▸ ACTION ITEM
Only the line with "Life Expectancy vs EM" and the lines after it, through the end of the material, belong in the answer; repeat them exactly.

▸ RECORDED INFORMATION

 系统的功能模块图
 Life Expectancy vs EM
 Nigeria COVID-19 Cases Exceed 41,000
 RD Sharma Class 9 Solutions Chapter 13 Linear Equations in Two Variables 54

▸ TASK ANSWER
 Life Expectancy vs EM
 Nigeria COVID-19 Cases Exceed 41,000
 RD Sharma Class 9 Solutions Chapter 13 Linear Equations in Two Variables 54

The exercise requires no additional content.